→ Article:
Comment définir la démarche de l'ensemble "Contraste" ?
Nous sommes des musiciens classiques qui avons eu envie de suivre nos goûts musicaux, tout ce qu'on peut écouter depuis l'enfance : pas seulement du classique, également du jazz, de la pop, les musiques du monde etc.  Il y a donc ça avant tout : la liberté qu'on s'accorde de pouvoir aborder les répertoires qui nous tiennent à cœur. Avec les limites que cela pose, c'est-à-dire qu'on ne peut pas être bons partout et on accepte aussi de se planter (rires).

D'un côté vous poussez les limites du classique, de l'autre vous vous introduisez aussi dans l'univers du jazz, de la comédie musicale, etc.
Notre postulat de départ est que ce qui a fait évoluer les arts tout au long de leur histoire, c'est le métissage et l'interpénétration des choses. C'est pourquoi on n'hésite pas à avoir sur un même plateau des musiciens classiques, des jazzmen ou des chanteurs qui viennent d'autres univers ou encore des improvisateurs comme le compositeur Karol Beffa qui est souvent avec nous. Donc dans notre démarche, ce ne sera pas de la création musicale pure, puisqu'on reprend des standards ou des thèmes musicaux. Mais la texture, la manière dont on va traiter ce sujet musical peut être originale grâce à ce mélange-là. Elle est là notre part de création, c'est ce qu'apporte Johan Farjot, le directeur musical, dans ses arrangements, qui sont souvent des re-compositions des morceaux, un nouvel éclairage. Ce qui nous paraît emportant, autant sur scène qu'au disque, c'est d'alterner entre des projets très classiques - comme le disque enregistré il y a deux ans avec Karine Deshayes sur la mélodie française - et des projets qui vont au-delà, dont le dernier était autour du tango, influencé par le jazz et par la bossanova. La question fondamentale alors est qu'on puisse garder notre identité.

→ Travail demandé:
**A.** Recopiez tout le passage de l'entretien sur l'ensemble Contraste qui va de « Nous sommes des » jusqu'à « comédie musicale, etc. ».
**B.** Répondez à ces questions sur l'entretien consacré à l'ensemble Contraste :
(i) Quel compositeur improvisateur est souvent présent aux côtés de l'ensemble ?
(ii) Qui occupe la fonction de directeur musical de l'ensemble ?
(iii) Autour de quelle musique tournait le dernier projet évoqué ?
Les fiches ci-dessous proviennent d'une autre source que l'entretien.

→ Fiches extraites:

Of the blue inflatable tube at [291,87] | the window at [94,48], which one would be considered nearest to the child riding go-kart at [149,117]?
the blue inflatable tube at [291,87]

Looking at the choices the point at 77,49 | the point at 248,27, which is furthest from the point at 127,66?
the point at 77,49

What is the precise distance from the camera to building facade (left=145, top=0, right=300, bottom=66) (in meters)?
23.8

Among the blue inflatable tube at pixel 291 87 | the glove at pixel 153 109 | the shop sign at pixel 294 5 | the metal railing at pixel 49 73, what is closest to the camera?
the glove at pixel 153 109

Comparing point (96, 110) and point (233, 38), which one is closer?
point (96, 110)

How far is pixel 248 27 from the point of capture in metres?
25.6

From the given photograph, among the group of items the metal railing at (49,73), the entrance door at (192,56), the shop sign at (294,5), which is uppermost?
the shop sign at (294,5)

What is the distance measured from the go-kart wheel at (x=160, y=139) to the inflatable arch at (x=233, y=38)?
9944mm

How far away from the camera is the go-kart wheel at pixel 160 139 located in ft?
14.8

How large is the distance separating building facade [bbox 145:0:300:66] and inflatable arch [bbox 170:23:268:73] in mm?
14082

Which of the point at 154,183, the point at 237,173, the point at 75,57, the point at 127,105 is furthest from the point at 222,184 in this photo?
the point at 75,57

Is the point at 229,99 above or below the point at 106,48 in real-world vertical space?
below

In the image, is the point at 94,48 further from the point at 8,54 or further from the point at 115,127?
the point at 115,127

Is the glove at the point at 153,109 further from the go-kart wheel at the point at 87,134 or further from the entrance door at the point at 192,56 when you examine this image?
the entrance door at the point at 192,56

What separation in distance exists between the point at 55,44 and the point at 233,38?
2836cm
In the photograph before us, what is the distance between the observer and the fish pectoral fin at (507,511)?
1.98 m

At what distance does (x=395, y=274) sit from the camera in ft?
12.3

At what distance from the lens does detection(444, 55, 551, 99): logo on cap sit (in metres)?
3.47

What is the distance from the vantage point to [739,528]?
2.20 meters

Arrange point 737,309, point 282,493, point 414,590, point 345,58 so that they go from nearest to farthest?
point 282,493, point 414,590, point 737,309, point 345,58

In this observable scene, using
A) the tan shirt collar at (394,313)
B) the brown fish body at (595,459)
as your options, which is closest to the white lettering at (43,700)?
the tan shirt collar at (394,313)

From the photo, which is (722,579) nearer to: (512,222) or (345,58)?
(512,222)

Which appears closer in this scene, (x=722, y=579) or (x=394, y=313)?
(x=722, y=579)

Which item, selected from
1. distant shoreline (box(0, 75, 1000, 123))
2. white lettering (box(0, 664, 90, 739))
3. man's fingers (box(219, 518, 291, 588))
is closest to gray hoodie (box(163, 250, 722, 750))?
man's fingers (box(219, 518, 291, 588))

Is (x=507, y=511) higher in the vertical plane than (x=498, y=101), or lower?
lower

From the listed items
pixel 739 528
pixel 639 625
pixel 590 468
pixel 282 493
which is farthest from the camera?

→ Réponses attendues:
**A.**
Nous sommes des musiciens classiques qui avons eu envie de suivre nos goûts musicaux, tout ce qu'on peut écouter depuis l'enfance : pas seulement du classique, également du jazz, de la pop, les musiques du monde etc.  Il y a donc ça avant tout : la liberté qu'on s'accorde de pouvoir aborder les répertoires qui nous tiennent à cœur. Avec les limites que cela pose, c'est-à-dire qu'on ne peut pas être bons partout et on accepte aussi de se planter (rires).

D'un côté vous poussez les limites du classique, de l'autre vous vous introduisez aussi dans l'univers du jazz, de la comédie musicale, etc.

**B.**
(i) Karol Beffa.
(ii) Johan Farjot.
(iii) Le tango.